What is a UBO?

An Ultimate Beneficial Owner or UBO is an individual that benefits from a company even though they are not named as the business owner. It typically refers to a person within the parent company that owns or controls 25% of company shares, has the right to remove the majority of the board, or can exercise significant control over the company. 

Identifying the UBO is an important part of anti-money laundering and Know-Your-Customer (KYC) processes. UBO screening is mandatory for specific industries, including banks and other financial institutions, estate agents, solicitors etc. Companies need to understand exactly who they are doing business with to avoid enabling money laundering operations, terrorist financing or sanctions violations.

UBO registers 

The EU Court's ruling follows two references from preliminary rulings from the Tribunal d'arrondissement de Luxembourg (District Court of Luxembourg).

Luxembourg law adopted in 2019 established a register of Beneficial Ownership whereby information related to beneficial owners of registered entities must be entered and retained. Some of this information is accessible to the general public via the Internet, although beneficial owners were able to request that their information remain restricted. 

When the beneficial owner of a real estate company applied to the Luxembourg court for a restriction of information due to concerns that his family may be exposed to a "real and disproportionate risk" of violence as he frequently travels to countries with unstable political regimes, the court denied this request. This led to a lawsuit. The Luxembourg court then approached the European Court of Justice for a preliminary ruling. 

The Ruling

The European Court of Justice had to resolve the conflict between the 3rd EU Anti-Money Laundering Directive (AML3) and the General Data Protection Regulation (GDPR). Both acts required interpretation in conformity with fundamental rights within the meaning of the EU Charter of Fundamental Rights. 

Under AML3, member states may provide exemptions from the disclosed agreement in exceptional circumstances, e.g. the threat of violence, kidnapping or extortion to beneficial owners. 

GDPR requires a balanced approach to data privacy and lawfulness. For example, it provides that data may be transferred to a third country or an international organization if the data originates from a register that is open to the entire public. 

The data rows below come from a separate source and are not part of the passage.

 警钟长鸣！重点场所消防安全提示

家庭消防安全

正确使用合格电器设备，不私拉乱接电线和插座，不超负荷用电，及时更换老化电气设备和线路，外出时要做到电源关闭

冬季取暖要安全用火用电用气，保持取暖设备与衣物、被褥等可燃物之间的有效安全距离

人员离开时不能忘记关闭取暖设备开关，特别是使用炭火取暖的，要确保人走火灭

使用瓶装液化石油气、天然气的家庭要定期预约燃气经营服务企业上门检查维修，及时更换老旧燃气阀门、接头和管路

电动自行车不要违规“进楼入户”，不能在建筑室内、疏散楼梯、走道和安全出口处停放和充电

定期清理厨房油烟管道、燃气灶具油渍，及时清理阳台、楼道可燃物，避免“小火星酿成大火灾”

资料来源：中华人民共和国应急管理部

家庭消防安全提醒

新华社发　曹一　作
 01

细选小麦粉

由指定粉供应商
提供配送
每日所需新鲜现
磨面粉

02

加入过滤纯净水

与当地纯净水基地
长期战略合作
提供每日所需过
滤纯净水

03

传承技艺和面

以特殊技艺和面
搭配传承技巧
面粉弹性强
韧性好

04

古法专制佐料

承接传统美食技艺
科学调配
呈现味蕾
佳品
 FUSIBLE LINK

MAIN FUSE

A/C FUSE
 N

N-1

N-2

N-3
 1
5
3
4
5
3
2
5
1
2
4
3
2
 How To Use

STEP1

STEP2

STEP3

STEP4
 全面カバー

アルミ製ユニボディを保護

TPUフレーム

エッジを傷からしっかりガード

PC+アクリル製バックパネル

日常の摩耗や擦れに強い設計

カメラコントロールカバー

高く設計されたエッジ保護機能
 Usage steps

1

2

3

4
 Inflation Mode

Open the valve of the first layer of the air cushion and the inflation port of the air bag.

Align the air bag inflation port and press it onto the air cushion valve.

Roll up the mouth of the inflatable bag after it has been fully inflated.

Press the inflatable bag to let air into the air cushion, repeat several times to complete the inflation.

The court ultimately ruled that the disclosure of the beneficial owner's data interferes with the EU Charter of Fundamental Rights Articles 7 and 8, which refers to private and family life and data protection. It found that making UBO information available to the public should be considered "heavy interference", despite achieving the objective of serving the public interest. 

The consequences of the ruling

The court did not make any clear statements about alternatives in implementing the directive, and member states were unable to agree on a uniform decision of the "legitimate interest" for which access to the register must be restricted. 

However, while the rights of UBOs are protected, businesses are still required to comply with strict requirements, including maintaining registers of the UBOs of the companies they do business with. 

Under FinCEN's customer due diligence requirements, for example, financial institutions must still verify and identify ultimate beneficial ownership information, which will require the collection and verification of personal information.

This means that a business conducting customer due diligence on an EU data subject needs to ensure that the customer provides express consent for the processing of their personal data. Under GDPR, there must be a legal basis for personal processing information and data collection must be limited to what is strictly necessary. 

The latest development doesn't exempt financial institutions from complying with AML, but it poses additional challenges in collecting, processing and storing information - even as customer due diligence obligations increase. 

Financial institutions should be aware of the limitations and obligations placed on UBO data and ensure that their customer due diligence processes are as accurate, fast and automated as possible to uncover red flags related to the entities they do business with.